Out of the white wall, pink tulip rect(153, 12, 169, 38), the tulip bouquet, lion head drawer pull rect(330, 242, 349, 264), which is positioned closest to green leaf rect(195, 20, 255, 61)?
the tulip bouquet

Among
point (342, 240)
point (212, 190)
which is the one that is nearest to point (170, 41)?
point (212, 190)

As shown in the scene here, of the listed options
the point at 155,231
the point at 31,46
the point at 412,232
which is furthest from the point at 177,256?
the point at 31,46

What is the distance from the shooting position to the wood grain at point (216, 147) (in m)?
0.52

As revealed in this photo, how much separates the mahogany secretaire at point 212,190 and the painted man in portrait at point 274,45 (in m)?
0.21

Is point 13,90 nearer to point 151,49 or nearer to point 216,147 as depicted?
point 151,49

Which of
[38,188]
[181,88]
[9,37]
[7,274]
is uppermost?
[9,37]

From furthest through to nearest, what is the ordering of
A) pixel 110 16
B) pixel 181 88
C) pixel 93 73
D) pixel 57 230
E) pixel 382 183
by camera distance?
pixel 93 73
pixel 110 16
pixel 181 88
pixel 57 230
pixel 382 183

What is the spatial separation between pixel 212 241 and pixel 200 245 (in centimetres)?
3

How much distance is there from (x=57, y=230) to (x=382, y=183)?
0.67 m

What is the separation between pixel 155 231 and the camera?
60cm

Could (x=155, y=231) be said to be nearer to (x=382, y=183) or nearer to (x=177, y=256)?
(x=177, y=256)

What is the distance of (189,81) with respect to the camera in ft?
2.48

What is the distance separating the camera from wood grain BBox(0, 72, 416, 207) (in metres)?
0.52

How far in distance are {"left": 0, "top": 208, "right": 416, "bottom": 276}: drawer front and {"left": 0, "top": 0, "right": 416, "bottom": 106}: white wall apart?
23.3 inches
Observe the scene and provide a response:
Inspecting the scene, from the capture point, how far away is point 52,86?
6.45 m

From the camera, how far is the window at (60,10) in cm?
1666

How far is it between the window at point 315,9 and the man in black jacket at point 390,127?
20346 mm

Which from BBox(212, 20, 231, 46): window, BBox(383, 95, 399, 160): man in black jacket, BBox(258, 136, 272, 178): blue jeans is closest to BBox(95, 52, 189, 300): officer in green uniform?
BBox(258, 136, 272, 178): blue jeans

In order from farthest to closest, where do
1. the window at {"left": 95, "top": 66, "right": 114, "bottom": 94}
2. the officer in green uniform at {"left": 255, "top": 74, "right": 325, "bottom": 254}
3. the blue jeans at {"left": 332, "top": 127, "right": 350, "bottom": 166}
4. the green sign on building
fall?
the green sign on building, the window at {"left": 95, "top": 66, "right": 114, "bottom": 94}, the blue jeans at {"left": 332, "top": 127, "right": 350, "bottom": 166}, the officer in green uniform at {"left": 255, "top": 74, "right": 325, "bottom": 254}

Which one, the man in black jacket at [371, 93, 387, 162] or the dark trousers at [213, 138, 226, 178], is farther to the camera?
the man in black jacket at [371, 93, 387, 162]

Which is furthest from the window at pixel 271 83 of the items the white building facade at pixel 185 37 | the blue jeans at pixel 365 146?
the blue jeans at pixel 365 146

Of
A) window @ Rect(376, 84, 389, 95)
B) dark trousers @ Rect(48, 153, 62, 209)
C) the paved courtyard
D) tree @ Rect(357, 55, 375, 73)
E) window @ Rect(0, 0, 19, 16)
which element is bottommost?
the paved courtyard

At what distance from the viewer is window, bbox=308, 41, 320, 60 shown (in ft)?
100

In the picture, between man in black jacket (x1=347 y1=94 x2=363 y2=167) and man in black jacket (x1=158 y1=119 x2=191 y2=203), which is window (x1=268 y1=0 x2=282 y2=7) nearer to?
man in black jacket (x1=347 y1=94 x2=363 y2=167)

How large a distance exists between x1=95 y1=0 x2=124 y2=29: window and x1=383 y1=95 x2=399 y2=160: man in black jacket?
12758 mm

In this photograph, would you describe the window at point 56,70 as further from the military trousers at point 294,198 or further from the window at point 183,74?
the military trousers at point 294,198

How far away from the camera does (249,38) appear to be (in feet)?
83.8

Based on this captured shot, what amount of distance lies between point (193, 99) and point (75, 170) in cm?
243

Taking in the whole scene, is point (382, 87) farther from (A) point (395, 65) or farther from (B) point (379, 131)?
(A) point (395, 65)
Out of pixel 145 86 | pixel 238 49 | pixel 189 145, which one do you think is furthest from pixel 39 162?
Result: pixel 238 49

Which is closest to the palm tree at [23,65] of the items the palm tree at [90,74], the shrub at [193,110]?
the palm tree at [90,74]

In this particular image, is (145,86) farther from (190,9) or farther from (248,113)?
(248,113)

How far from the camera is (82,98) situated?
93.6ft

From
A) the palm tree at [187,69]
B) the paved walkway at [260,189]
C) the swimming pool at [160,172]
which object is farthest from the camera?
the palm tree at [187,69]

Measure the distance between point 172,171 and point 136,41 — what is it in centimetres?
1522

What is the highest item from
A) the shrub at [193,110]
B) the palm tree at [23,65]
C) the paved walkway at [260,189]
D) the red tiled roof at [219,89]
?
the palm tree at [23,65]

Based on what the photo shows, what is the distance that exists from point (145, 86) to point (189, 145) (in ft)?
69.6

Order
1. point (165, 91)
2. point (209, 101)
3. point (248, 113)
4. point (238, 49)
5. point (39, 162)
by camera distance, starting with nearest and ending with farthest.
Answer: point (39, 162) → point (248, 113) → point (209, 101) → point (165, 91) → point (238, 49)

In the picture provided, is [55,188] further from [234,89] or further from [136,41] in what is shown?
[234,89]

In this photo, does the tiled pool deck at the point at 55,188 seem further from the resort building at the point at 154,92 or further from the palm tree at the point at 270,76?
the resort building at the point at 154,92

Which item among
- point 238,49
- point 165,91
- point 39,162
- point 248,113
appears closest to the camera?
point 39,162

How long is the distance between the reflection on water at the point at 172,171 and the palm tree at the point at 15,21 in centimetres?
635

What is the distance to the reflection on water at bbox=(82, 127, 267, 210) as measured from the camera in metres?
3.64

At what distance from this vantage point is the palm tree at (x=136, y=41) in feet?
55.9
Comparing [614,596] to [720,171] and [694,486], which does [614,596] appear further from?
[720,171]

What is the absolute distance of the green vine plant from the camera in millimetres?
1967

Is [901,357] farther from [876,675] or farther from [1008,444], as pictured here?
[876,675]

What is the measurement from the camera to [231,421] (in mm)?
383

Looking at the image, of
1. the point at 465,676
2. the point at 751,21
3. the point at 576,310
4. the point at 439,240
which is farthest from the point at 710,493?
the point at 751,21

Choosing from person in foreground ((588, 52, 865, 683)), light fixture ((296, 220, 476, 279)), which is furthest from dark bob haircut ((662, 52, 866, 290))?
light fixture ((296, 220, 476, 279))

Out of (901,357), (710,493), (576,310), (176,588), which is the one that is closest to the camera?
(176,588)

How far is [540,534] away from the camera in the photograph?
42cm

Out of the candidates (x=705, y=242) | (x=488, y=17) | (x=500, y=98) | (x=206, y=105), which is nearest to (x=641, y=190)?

------------------------------------------------------------------------

## Task goal
The full set of records should be duplicated exactly.

## Response to this task
Out of the white wall, pink tulip rect(153, 12, 169, 38), the tulip bouquet, lion head drawer pull rect(330, 242, 349, 264), which is positioned closest to green leaf rect(195, 20, 255, 61)?
the tulip bouquet

Among
point (342, 240)
point (212, 190)
which is the one that is nearest to point (170, 41)?
point (212, 190)

As shown in the scene here, of the listed options
the point at 155,231
the point at 31,46
the point at 412,232
which is furthest from the point at 177,256?
the point at 31,46

What is the distance from the shooting position to the wood grain at point (216, 147) (in m)?
0.52

As revealed in this photo, how much separates the mahogany secretaire at point 212,190 and the painted man in portrait at point 274,45 (in m)?
0.21

Is point 13,90 nearer to point 151,49 or nearer to point 216,147 as depicted?
point 151,49

Which of
[38,188]
[181,88]
[9,37]
[7,274]
is uppermost?
[9,37]

From furthest through to nearest, what is the ordering of
A) pixel 110 16
B) pixel 181 88
C) pixel 93 73
D) pixel 57 230
E) pixel 382 183
by camera distance?
pixel 93 73
pixel 110 16
pixel 181 88
pixel 57 230
pixel 382 183

What is the spatial separation between pixel 212 241 and pixel 200 245 (in centimetres)?
3

How much distance is there from (x=57, y=230) to (x=382, y=183)?
0.67 m

What is the separation between pixel 155 231 and the camera?
60cm

Could (x=155, y=231) be said to be nearer to (x=382, y=183) or nearer to (x=177, y=256)?
(x=177, y=256)

What is the distance of (189,81) with respect to the camera in ft?
2.48

What is the distance separating the camera from wood grain BBox(0, 72, 416, 207) (in metres)?
0.52

How far in distance are {"left": 0, "top": 208, "right": 416, "bottom": 276}: drawer front and {"left": 0, "top": 0, "right": 416, "bottom": 106}: white wall apart?
23.3 inches
Observe the scene and provide a response:
Inspecting the scene, from the capture point, how far away is point 52,86?
6.45 m

From the camera, how far is the window at (60,10) in cm?
1666

How far is it between the window at point 315,9 and the man in black jacket at point 390,127?
20346 mm

Which from BBox(212, 20, 231, 46): window, BBox(383, 95, 399, 160): man in black jacket, BBox(258, 136, 272, 178): blue jeans is closest to BBox(95, 52, 189, 300): officer in green uniform?
BBox(258, 136, 272, 178): blue jeans

In order from farthest to closest, where do
1. the window at {"left": 95, "top": 66, "right": 114, "bottom": 94}
2. the officer in green uniform at {"left": 255, "top": 74, "right": 325, "bottom": 254}
3. the blue jeans at {"left": 332, "top": 127, "right": 350, "bottom": 166}
4. the green sign on building
fall?
the green sign on building, the window at {"left": 95, "top": 66, "right": 114, "bottom": 94}, the blue jeans at {"left": 332, "top": 127, "right": 350, "bottom": 166}, the officer in green uniform at {"left": 255, "top": 74, "right": 325, "bottom": 254}

Which one, the man in black jacket at [371, 93, 387, 162] or the dark trousers at [213, 138, 226, 178], is farther to the camera?
the man in black jacket at [371, 93, 387, 162]

Which is furthest from the window at pixel 271 83 of the items the white building facade at pixel 185 37 | the blue jeans at pixel 365 146?
the blue jeans at pixel 365 146

Of
A) window @ Rect(376, 84, 389, 95)
B) dark trousers @ Rect(48, 153, 62, 209)
C) the paved courtyard
D) tree @ Rect(357, 55, 375, 73)
E) window @ Rect(0, 0, 19, 16)
which element is bottommost?
the paved courtyard

At what distance from the viewer is window, bbox=308, 41, 320, 60 shown (in ft)?
100

In the picture, between man in black jacket (x1=347 y1=94 x2=363 y2=167) and man in black jacket (x1=158 y1=119 x2=191 y2=203), which is window (x1=268 y1=0 x2=282 y2=7) nearer to?
man in black jacket (x1=347 y1=94 x2=363 y2=167)

How large a distance exists between x1=95 y1=0 x2=124 y2=29: window and x1=383 y1=95 x2=399 y2=160: man in black jacket?
12758 mm

In this photograph, would you describe the window at point 56,70 as further from the military trousers at point 294,198 or further from the window at point 183,74?
the military trousers at point 294,198

How far away from the camera does (249,38) appear to be (in feet)?
83.8

Based on this captured shot, what amount of distance lies between point (193, 99) and point (75, 170) in cm?
243

Taking in the whole scene, is point (382, 87) farther from (A) point (395, 65) or farther from (B) point (379, 131)?
(A) point (395, 65)
Out of pixel 145 86 | pixel 238 49 | pixel 189 145, which one do you think is furthest from pixel 39 162?
Result: pixel 238 49

Which is closest to the palm tree at [23,65] of the items the palm tree at [90,74], the shrub at [193,110]?
the palm tree at [90,74]

In this particular image, is (145,86) farther from (190,9) or farther from (248,113)?
(248,113)

How far from the camera is (82,98) situated?
93.6ft

From
A) the palm tree at [187,69]
B) the paved walkway at [260,189]
C) the swimming pool at [160,172]
which object is farthest from the camera?
the palm tree at [187,69]

Measure the distance between point 172,171 and point 136,41 — what is it in centimetres?
1522

What is the highest item from
A) the shrub at [193,110]
B) the palm tree at [23,65]
C) the paved walkway at [260,189]
D) the red tiled roof at [219,89]
?
the palm tree at [23,65]

Based on what the photo shows, what is the distance that exists from point (145, 86) to point (189, 145) (in ft)?
69.6

Order
1. point (165, 91)
2. point (209, 101)
3. point (248, 113)
4. point (238, 49)
5. point (39, 162)
by camera distance, starting with nearest and ending with farthest.
Answer: point (39, 162) → point (248, 113) → point (209, 101) → point (165, 91) → point (238, 49)

In the picture provided, is [55,188] further from [234,89] or further from [136,41] in what is shown?
[234,89]

In this photo, does the tiled pool deck at the point at 55,188 seem further from the resort building at the point at 154,92 or further from the palm tree at the point at 270,76?
the resort building at the point at 154,92

Which item among
- point 238,49
- point 165,91
- point 39,162
- point 248,113
appears closest to the camera?
point 39,162

How long is the distance between the reflection on water at the point at 172,171 and the palm tree at the point at 15,21 in centimetres?
635

What is the distance to the reflection on water at bbox=(82, 127, 267, 210) as measured from the camera in metres?
3.64

At what distance from this vantage point is the palm tree at (x=136, y=41) in feet?
55.9
Comparing [614,596] to [720,171] and [694,486], which does [614,596] appear further from?
[720,171]

What is the absolute distance of the green vine plant from the camera in millimetres?
1967

Is [901,357] farther from [876,675] or farther from [1008,444], as pictured here?
[876,675]

What is the measurement from the camera to [231,421] (in mm)?
383

Looking at the image, of
1. the point at 465,676
2. the point at 751,21
3. the point at 576,310
4. the point at 439,240
which is farthest from the point at 710,493?
the point at 751,21

Choosing from person in foreground ((588, 52, 865, 683)), light fixture ((296, 220, 476, 279)), which is furthest from dark bob haircut ((662, 52, 866, 290))?
light fixture ((296, 220, 476, 279))

Out of (901,357), (710,493), (576,310), (176,588), which is the one that is closest to the camera?
(176,588)

How far is [540,534] away from the camera in the photograph?
42cm

Out of the candidates (x=705, y=242) | (x=488, y=17) | (x=500, y=98) | (x=206, y=105), which is nearest to (x=641, y=190)?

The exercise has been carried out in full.